Seared Salmon Fillet with Steamed Asparagus and Brown Rice

This is an example of a meal that Solin would create to include in your personalized meal plan.

Seared Salmon Fillet with Steamed Asparagus and Brown Rice

YOUR SOLIN GENERATED RECIPE

Seared Salmon Fillet with Steamed Asparagus and Brown Rice

A vibrant and satisfying dinner featuring a perfectly seared salmon fillet paired with tender steamed asparagus and a serving of nutty brown rice.
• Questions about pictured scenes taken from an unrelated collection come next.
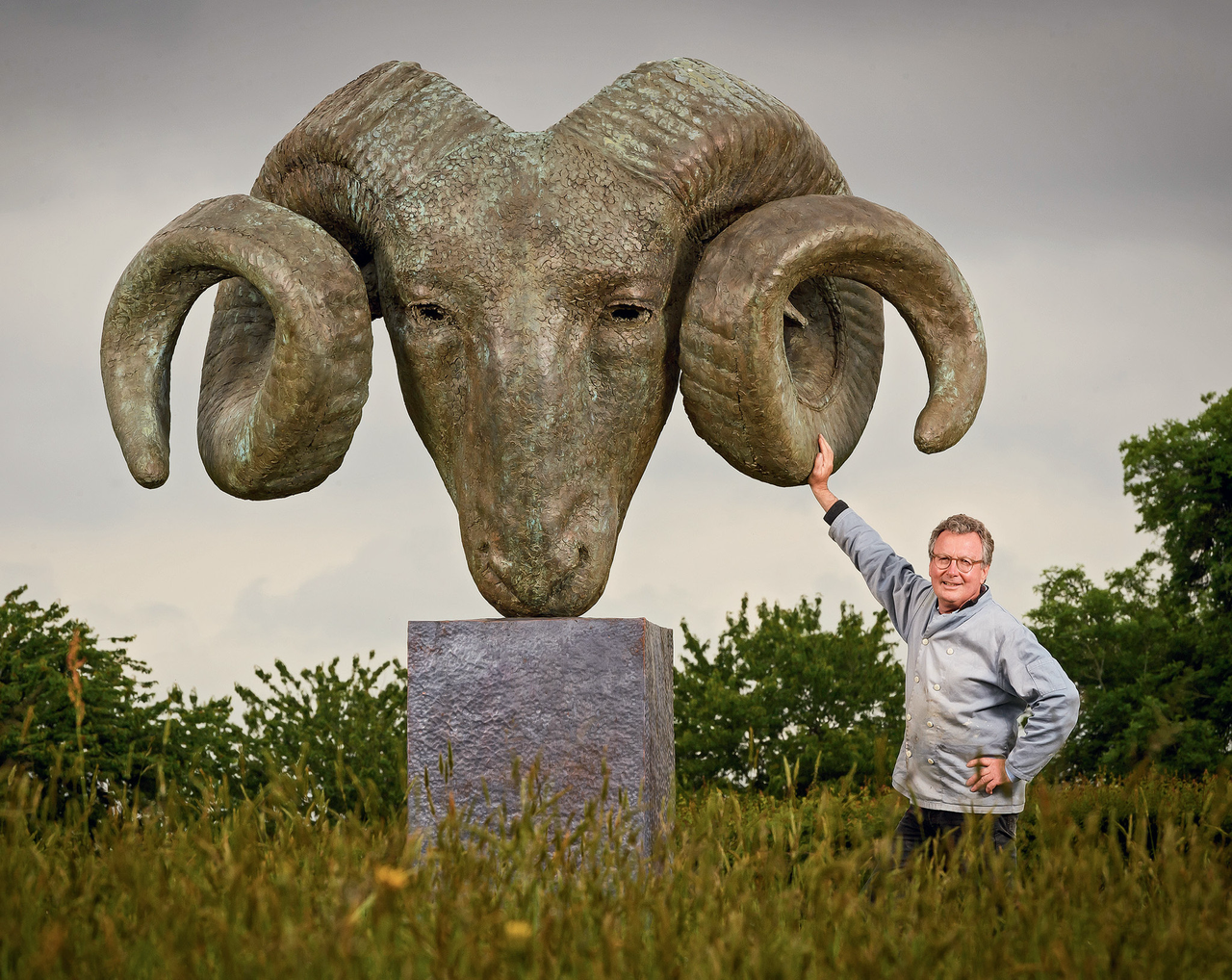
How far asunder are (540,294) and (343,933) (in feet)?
9.65

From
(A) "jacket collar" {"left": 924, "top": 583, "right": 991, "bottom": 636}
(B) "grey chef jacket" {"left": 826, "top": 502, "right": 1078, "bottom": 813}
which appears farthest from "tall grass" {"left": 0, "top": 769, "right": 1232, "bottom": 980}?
(A) "jacket collar" {"left": 924, "top": 583, "right": 991, "bottom": 636}

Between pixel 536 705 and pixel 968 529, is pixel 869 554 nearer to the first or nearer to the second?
pixel 968 529

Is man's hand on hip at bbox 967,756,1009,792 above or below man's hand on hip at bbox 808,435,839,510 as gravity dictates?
below

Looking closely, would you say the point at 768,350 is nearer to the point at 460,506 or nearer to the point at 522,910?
the point at 460,506

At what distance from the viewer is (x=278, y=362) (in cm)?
457

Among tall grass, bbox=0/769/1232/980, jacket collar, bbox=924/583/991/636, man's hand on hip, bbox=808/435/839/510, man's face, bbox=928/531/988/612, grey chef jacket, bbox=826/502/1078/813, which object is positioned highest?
man's hand on hip, bbox=808/435/839/510

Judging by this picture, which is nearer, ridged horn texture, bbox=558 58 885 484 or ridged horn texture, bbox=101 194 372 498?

This well-balanced dish not only pleases the palate with its harmony of flavors and textures, but also fuels your body with lean protein and wholesome carbs.

NUTRITION

523kcal
Protein
42.2g
Fat
26.9g
Carbs
27.4g

SERVINGS

1 serving

INGREDIENTS

6 oz Salmon Fillet

1/2 cup cooked Brown Rice

1/2 cup Asparagus

1 tsp Olive Oil

1 tbsp Lemon juice

Salt and Pepper to taste

PREPARATION

  • 1

    Pat dry the salmon fillet and season both sides with salt and pepper.

  • 2

    Heat a non-stick skillet over medium-high heat and add olive oil.

  • 3

    Place the salmon fillet skin-side down in the skillet and sear for about 4-5 minutes until the skin is crispy.

  • 4

    Flip the salmon carefully and cook for an additional 3-4 minutes, or until it reaches your desired doneness.

  • 5

    While the salmon cooks, steam the asparagus until tender yet still crisp (about 3-4 minutes).

  • 6

    Prepare the brown rice ahead of time or reheat if already cooked.

  • 7

    Plate the salmon alongside the steamed asparagus and brown rice, drizzle with lemon juice over the salmon, and serve immediately.